#### Kutipan Halaman
Lama juga gak updated blog. Gara-gara internet di rumah putus sambung gak jelas semangat menulis juga ikutan turun naik.
SEKILAS MUDIK
Dua minggu kemarin, total mengurus anak, itu adalah hal yang susah-susah gampang buat saya. Yang susah adalah: urusan makan. Yakin banget deh, pasti banyak ibu yang setuju dengan saya untuk urusan ini.
Membawa anak liburan memang bukan hal yang mudah buat saya. Seperti tahun lalu waktu kami menghabiskan libur lebaran ke Bogor, saya harus bawa rice cooker untuk masak makanannya di dalam kamar hotel. Nah kali ini kan kami mudik ke rumah orang tua, harusnya lebih enak dong. Aihhh ternyata sama saja. Mendadak Vay seperti gak doyan apapun. Makanan yang masuk pun sedikit sekali. Kadang cuma mau ayam gorengnya saja, itu juga beberapa kali gigit udah cukup katanya. Dibikinin sup wortel, hanya mau kuahnya saja. Tapi untungnya dia masih mau disuapin sayur kaylan favoritnya sampai habis. Kalau jalan-jalan ke mall pun, dia hanya mau makan kentang goreng.
Akhirnya saya mengalah, bagaimanapun yang namanya liburan panjang begini kan bukan hal yang rutin buat saya dan dirinya, jadi tentu kami semua butuh adaptasi. Yeah, kadang-kadang maminya ini kan memang terlalu ketat dengan aturan sendiri, jadinya stress kalau anak gak mau makan, hehehe… Jadi kali ini saya melembutkan hati, mengalah… saya ikuti saja dia maunya makan apa. Cuma mau roti, yo wes, mau donat, okelah. Untung saya sempatkan membeli pasta La Fonte, ini salah satu favorit Vay yang gak pernah dia tolak, direbus begitu saja dengan garam dan bawang.
Well. Kadang kalau lagi pusing mikir anak susah makan, saya pun mikir, duh enaknya kalau si Vay seperti anaknya si Anu, makan gak pilih-pilih, spaghetti masuk, pizza masuk, ayam kentaki masuk. Tapi ya sudahlah, anak kan beda-beda toh, dan Vay termasuk model anak yang ‘ragu disuruh mencicipi’ makanan baru. Dia hanya terbiasa dengan makanan rumahan, tanpa banyak bumbu. Jadi kalau saya janjian kongkow di mall sama teman-teman, saya selalu minta keringanan menentukan waktu, karena menunggu Vay selesai makan dulu di rumah, lalu ke mall, dan tidak lama-lama di sana, kami pulang lagi, biar Vay bisa makan di rumah. Gak tega aja bersantai-santai nongkrong ama teman, tapi anak perutnya kosong. Minta dicekek omak kek gitu.

#### Tugas 1
Cetak ulang bagian tulisan blog tentang mudik di atas, semuanya mulai dari "Well. Kadang kalau" sampai ke "omak kek gitu.".

#### Data untuk Diolah

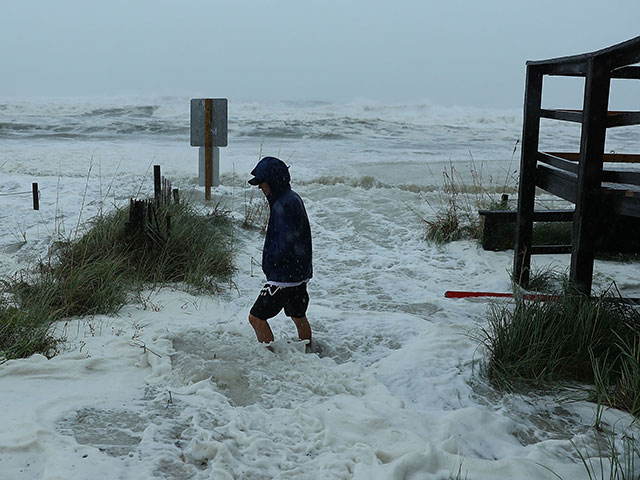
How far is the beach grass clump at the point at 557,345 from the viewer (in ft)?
14.3

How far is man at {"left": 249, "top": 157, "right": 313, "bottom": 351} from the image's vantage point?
15.5ft

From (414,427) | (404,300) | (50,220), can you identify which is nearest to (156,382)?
(414,427)

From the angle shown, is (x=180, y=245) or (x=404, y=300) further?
(x=180, y=245)

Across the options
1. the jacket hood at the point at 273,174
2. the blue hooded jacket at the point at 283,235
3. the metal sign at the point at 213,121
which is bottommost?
the blue hooded jacket at the point at 283,235

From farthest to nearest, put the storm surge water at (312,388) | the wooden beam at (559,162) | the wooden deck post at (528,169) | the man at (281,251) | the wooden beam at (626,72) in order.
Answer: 1. the wooden deck post at (528,169)
2. the wooden beam at (559,162)
3. the wooden beam at (626,72)
4. the man at (281,251)
5. the storm surge water at (312,388)

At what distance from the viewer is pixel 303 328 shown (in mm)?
4965

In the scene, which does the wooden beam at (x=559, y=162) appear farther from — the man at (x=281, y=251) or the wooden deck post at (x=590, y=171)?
the man at (x=281, y=251)

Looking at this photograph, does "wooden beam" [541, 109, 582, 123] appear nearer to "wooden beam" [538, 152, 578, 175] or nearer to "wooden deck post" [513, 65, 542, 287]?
"wooden deck post" [513, 65, 542, 287]

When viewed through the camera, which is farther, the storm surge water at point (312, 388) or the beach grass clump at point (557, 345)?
the beach grass clump at point (557, 345)

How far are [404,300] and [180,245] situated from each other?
8.08 feet

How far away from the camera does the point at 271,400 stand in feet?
13.2

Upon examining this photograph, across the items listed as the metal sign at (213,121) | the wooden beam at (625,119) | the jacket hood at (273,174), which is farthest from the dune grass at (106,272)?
the wooden beam at (625,119)

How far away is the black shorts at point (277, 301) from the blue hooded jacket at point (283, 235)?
0.08 metres

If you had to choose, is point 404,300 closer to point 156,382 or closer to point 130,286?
point 130,286
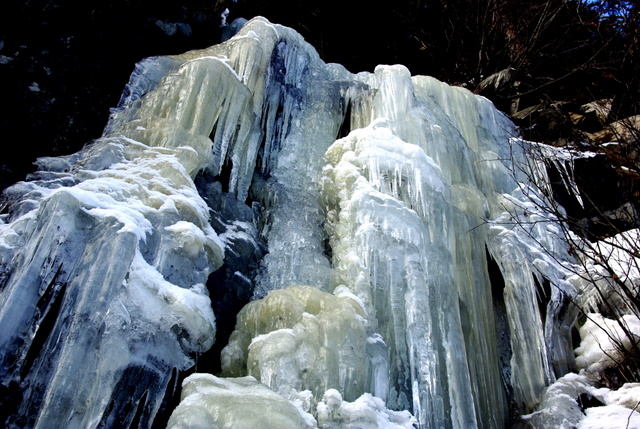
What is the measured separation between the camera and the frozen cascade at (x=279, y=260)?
286 cm

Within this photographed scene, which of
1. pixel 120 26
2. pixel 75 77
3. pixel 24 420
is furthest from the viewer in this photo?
pixel 120 26

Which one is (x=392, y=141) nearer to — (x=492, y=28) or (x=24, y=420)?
(x=24, y=420)

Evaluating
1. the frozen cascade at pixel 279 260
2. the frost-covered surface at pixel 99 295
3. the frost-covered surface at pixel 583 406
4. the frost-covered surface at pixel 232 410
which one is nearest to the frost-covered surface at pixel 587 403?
the frost-covered surface at pixel 583 406

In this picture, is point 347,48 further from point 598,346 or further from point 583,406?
point 583,406

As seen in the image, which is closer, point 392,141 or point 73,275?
point 73,275

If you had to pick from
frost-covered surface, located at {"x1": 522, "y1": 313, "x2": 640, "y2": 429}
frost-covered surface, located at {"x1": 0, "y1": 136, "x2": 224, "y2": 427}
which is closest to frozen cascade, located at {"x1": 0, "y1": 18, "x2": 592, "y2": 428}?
frost-covered surface, located at {"x1": 0, "y1": 136, "x2": 224, "y2": 427}

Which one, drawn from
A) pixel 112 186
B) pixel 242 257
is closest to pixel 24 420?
pixel 112 186

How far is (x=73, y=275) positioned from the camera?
119 inches

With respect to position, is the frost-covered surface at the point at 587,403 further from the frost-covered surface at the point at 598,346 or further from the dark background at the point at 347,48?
the dark background at the point at 347,48

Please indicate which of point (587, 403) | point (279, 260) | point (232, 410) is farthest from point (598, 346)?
point (232, 410)

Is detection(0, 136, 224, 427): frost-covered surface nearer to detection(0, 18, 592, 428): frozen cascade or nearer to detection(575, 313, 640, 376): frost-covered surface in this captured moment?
detection(0, 18, 592, 428): frozen cascade

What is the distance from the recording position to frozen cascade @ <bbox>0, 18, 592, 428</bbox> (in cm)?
286

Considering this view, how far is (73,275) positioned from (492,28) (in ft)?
29.4

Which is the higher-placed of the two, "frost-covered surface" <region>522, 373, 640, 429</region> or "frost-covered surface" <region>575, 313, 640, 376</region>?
"frost-covered surface" <region>575, 313, 640, 376</region>
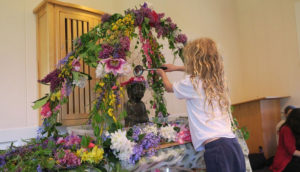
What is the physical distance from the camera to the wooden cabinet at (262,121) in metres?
3.55

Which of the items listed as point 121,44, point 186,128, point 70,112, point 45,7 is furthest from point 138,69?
point 45,7

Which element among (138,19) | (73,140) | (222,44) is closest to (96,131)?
(73,140)

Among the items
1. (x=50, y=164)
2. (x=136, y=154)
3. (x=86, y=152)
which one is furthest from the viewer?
(x=136, y=154)

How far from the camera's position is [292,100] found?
387 cm

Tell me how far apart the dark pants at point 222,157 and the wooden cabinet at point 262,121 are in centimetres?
213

#### Tugas 2
Laporkan setiap baris catatan di atas yang mengandung kata "blue".

#### Jawaban Benar 1
Well. Kadang kalau lagi pusing mikir anak susah makan, saya pun mikir, duh enaknya kalau si Vay seperti anaknya si Anu, makan gak pilih-pilih, spaghetti masuk, pizza masuk, ayam kentaki masuk. Tapi ya sudahlah, anak kan beda-beda toh, dan Vay termasuk model anak yang ‘ragu disuruh mencicipi’ makanan baru. Dia hanya terbiasa dengan makanan rumahan, tanpa banyak bumbu. Jadi kalau saya janjian kongkow di mall sama teman-teman, saya selalu minta keringanan menentukan waktu, karena menunggu Vay selesai makan dulu di rumah, lalu ke mall, dan tidak lama-lama di sana, kami pulang lagi, biar Vay bisa makan di rumah. Gak tega aja bersantai-santai nongkrong ama teman, tapi anak perutnya kosong. Minta dicekek omak kek gitu.

#### Jawaban Benar 2
2. the blue hooded jacket at the point at 283,235
the blue hooded jacket at the point at 283,235
How far away is the black shorts at point (277, 301) from the blue hooded jacket at point (283, 235)?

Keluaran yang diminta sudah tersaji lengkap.